- Born: 10 September 1880 Negotin, Serbia
- Died: 19 September 1916 (aged 36) Siva Stena, Kingdom of Serbia
- Occupation: military officer

= Radoje Pantić =

Serbian major

Radoje Pantić (10 September 1880 - 19 September 1916) was a Serbian major who fought for the Macedonian Serb Chetniks and then served the national army in the Balkan Wars and during the Serbian Campaign (part of the larger Balkans Campaign) in World War I.

==Biography==
He graduated from the Military Academy in Belgrade. From 1911 he was the supervising officer of the mountainous headquarters in the Raška border region, next to the Ottoman Empire. He was a liaison officer in touch with other commanders who were operating behind enemy lines. His task was to transfer arms and men across the border to Turkish territory. In August 1912, he joined the Black Hand.

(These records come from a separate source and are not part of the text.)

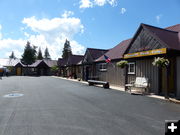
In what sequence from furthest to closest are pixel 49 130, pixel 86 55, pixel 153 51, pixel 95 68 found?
pixel 86 55 < pixel 95 68 < pixel 153 51 < pixel 49 130

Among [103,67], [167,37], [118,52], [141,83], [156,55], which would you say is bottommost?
[141,83]

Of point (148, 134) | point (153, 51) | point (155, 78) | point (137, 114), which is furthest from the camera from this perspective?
point (155, 78)

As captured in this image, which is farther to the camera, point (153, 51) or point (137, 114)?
point (153, 51)

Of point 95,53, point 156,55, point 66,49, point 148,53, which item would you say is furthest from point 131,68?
point 66,49

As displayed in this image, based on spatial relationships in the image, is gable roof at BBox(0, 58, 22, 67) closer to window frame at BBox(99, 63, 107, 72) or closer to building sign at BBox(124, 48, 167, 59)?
window frame at BBox(99, 63, 107, 72)

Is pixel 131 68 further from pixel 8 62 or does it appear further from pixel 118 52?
pixel 8 62

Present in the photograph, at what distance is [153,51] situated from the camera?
8922 mm

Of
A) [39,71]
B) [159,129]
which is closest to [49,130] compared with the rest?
[159,129]

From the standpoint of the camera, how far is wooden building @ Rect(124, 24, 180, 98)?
335 inches

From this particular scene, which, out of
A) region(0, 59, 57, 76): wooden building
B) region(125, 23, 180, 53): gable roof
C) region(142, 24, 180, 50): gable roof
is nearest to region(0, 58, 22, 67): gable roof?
region(0, 59, 57, 76): wooden building

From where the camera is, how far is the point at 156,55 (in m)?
9.16

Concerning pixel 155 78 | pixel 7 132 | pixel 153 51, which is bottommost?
pixel 7 132

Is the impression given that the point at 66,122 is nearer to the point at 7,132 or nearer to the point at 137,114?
the point at 7,132

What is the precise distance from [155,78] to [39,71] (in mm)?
43656
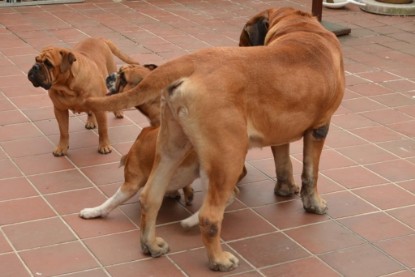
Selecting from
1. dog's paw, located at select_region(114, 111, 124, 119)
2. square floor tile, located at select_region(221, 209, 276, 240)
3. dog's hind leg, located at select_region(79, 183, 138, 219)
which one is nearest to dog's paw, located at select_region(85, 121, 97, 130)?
dog's paw, located at select_region(114, 111, 124, 119)

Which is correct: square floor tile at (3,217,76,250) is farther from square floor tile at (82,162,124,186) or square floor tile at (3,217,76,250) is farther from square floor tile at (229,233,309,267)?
square floor tile at (229,233,309,267)

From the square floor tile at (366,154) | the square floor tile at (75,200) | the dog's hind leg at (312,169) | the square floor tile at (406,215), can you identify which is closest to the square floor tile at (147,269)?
the square floor tile at (75,200)

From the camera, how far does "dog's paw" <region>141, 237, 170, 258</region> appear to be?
463 centimetres

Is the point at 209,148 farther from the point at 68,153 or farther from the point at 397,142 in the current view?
the point at 397,142

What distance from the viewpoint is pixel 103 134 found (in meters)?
6.13

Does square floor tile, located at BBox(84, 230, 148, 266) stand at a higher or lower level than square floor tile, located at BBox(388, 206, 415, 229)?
higher

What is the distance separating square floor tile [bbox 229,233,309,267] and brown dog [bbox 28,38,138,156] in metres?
1.61

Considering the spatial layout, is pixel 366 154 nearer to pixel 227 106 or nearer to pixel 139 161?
pixel 139 161

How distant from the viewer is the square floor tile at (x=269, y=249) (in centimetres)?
466

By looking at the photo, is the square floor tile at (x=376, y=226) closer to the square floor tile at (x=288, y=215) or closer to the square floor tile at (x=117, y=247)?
the square floor tile at (x=288, y=215)

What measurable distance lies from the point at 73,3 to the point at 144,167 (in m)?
6.34

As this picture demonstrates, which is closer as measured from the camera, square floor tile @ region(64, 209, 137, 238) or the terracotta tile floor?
the terracotta tile floor

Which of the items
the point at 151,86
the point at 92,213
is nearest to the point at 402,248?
the point at 151,86

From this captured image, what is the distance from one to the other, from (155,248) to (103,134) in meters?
1.69
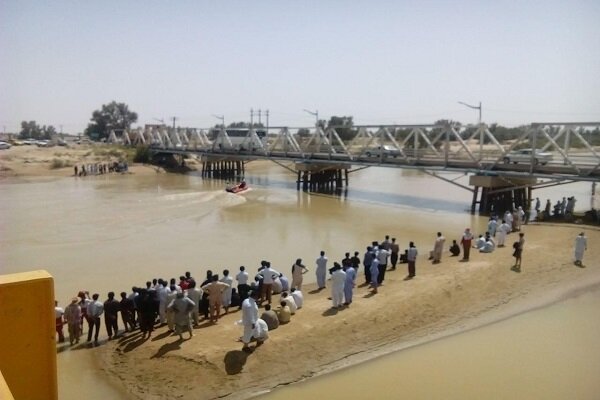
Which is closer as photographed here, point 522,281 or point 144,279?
point 522,281

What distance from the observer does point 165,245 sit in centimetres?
1936

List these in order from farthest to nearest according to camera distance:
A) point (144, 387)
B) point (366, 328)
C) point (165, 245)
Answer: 1. point (165, 245)
2. point (366, 328)
3. point (144, 387)

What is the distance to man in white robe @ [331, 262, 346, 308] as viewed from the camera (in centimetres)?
1070

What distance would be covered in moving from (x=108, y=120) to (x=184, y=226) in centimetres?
8785

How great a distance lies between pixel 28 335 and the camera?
4117 mm

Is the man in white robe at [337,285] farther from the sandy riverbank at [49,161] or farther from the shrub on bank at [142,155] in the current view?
the shrub on bank at [142,155]

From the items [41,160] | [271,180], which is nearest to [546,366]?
[271,180]

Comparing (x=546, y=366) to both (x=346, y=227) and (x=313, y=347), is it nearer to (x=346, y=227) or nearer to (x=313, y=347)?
(x=313, y=347)

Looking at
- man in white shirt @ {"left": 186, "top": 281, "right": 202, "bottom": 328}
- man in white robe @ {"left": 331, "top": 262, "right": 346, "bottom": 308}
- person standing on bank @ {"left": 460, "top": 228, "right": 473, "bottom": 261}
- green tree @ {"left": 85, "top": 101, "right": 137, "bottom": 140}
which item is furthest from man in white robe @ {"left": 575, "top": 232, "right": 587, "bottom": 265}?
green tree @ {"left": 85, "top": 101, "right": 137, "bottom": 140}

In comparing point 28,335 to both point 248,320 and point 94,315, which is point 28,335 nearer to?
point 248,320

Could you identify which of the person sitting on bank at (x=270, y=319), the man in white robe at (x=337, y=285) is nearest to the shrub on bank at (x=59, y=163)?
the man in white robe at (x=337, y=285)

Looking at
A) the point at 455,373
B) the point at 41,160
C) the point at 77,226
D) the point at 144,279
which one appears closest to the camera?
the point at 455,373

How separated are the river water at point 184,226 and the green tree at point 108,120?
211 feet

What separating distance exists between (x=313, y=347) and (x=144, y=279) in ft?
23.8
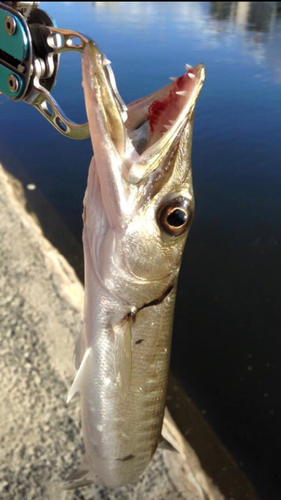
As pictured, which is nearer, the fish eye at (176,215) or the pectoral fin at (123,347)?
the fish eye at (176,215)

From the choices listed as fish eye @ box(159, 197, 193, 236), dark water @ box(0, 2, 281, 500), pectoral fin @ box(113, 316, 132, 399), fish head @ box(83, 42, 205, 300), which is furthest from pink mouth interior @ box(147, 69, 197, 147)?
dark water @ box(0, 2, 281, 500)

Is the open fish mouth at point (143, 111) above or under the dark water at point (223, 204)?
above

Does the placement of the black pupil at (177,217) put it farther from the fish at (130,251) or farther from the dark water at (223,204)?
the dark water at (223,204)

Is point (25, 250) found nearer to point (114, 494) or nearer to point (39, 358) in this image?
point (39, 358)

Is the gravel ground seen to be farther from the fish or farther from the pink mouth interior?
the pink mouth interior

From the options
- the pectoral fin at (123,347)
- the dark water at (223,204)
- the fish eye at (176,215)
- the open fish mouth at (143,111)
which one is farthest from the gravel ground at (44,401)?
the open fish mouth at (143,111)

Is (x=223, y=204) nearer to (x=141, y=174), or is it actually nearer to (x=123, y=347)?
(x=123, y=347)

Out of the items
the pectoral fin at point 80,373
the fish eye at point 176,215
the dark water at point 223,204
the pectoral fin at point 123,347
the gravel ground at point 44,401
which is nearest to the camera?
the fish eye at point 176,215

He died at Siva Stena during the Battle of Kaymakchalan while commanding the 2nd Volunteer Battalion. The battle was fought between 12 and 30 September 1916, when the Serbian army managed to capture the peak of Prophet Ilija while pushing the Bulgarians towards the town of Mariovo. His courage was on display when he single-handedly charged a machinegun nest, receiving a bullet wound in the head. After receiving a second wound in the head, he fell unconscious, and as soon as he came to, Pantić urged his men to leave their cover and counterattack by yelling the famous words, "Go! We have to take the position even if we all have to die!" His men overpowered the enemy post and took the high ground.

After Major Pantić's untimely death, war poet Milosav Jelić immortalized him in a poem entitled, "Radoje Pantić", published in Srbianski venac.

Today Radoje Pantić is considered one of the heroes of World War I in Serbia.